Fortune Brands Innovations reported Q3 2025 earnings with net income of $70.8 million, a GAAP earnings per share of $0.59 and an adjusted EPS of $1.09. Total revenue was $1.149 billion, essentially flat against the $1.155 billion reported in Q3 2024 and falling short of the $1.18 billion consensus estimate.
Operating income declined 5 % year‑over‑year to $200 million, and the operating margin contracted to 17.9 %, an 80‑basis‑point drop from 18.7 % in the prior year. A $50.1 million asset‑impairment charge, primarily affecting the Outdoors segment, and higher restructuring costs contributed to the lower operating income.
Segment performance varied: the Security segment grew 4.9 % in sales, while Water Innovations and Outdoors segments declined 2.6 % and 0.5 % respectively.
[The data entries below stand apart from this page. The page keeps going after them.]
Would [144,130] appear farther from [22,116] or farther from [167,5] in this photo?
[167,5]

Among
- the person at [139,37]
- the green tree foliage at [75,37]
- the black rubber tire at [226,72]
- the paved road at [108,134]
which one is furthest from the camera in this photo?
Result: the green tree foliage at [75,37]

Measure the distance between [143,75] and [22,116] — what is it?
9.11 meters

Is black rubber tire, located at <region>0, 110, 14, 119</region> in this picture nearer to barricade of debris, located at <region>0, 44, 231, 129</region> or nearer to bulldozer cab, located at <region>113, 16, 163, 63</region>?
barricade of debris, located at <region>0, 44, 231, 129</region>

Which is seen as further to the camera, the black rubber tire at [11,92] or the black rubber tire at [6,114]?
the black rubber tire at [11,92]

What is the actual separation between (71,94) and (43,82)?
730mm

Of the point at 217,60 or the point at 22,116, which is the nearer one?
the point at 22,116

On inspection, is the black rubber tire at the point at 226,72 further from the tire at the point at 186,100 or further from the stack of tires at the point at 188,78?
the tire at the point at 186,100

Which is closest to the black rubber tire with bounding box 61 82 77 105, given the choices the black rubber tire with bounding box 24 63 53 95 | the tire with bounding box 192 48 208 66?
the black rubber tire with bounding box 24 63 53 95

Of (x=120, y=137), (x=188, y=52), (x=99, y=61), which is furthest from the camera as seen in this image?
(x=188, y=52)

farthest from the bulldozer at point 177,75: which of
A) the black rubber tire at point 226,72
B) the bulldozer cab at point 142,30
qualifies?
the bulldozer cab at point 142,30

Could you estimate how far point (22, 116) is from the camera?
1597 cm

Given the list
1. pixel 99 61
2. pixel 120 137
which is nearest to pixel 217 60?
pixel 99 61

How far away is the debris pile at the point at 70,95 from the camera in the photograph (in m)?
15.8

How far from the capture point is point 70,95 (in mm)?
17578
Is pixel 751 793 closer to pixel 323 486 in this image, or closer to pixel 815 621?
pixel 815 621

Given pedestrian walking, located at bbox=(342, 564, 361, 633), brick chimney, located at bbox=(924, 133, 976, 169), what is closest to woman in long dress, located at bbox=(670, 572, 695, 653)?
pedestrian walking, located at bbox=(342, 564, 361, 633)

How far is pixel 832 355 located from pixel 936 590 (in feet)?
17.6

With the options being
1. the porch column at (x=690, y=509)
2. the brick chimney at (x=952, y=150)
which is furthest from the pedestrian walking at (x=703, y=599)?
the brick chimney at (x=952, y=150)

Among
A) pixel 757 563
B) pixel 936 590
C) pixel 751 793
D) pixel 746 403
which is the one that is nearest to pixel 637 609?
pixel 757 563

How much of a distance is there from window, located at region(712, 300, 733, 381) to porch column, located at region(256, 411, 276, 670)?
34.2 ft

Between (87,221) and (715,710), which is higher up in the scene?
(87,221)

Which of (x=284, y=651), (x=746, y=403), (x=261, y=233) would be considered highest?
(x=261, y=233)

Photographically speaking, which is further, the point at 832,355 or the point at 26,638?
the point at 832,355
The combined effect of these shifts and the impairment charge explains the flat revenue and margin pressure.
Management highlighted a continued focus on digital initiatives, noting the digital portfolio has reached a $300 million annualized run rate. The company emphasized its strategy to outperform the end market and drive long‑term value through brand strength and innovation.
Fortune Brands updated its full‑year 2025 guidance to the lower end of its prior range, projecting free cash flow of $400 million to $420 million. The company expects to offset tariff impacts through pricing and supply‑chain actions, though material cost and inventory mix pressures remain a concern. The competitive landscape includes peers such as Masco, Lixil, Newell Brands and ASSA ABLOY, with the home‑improvement sector sensitive to macroeconomic conditions.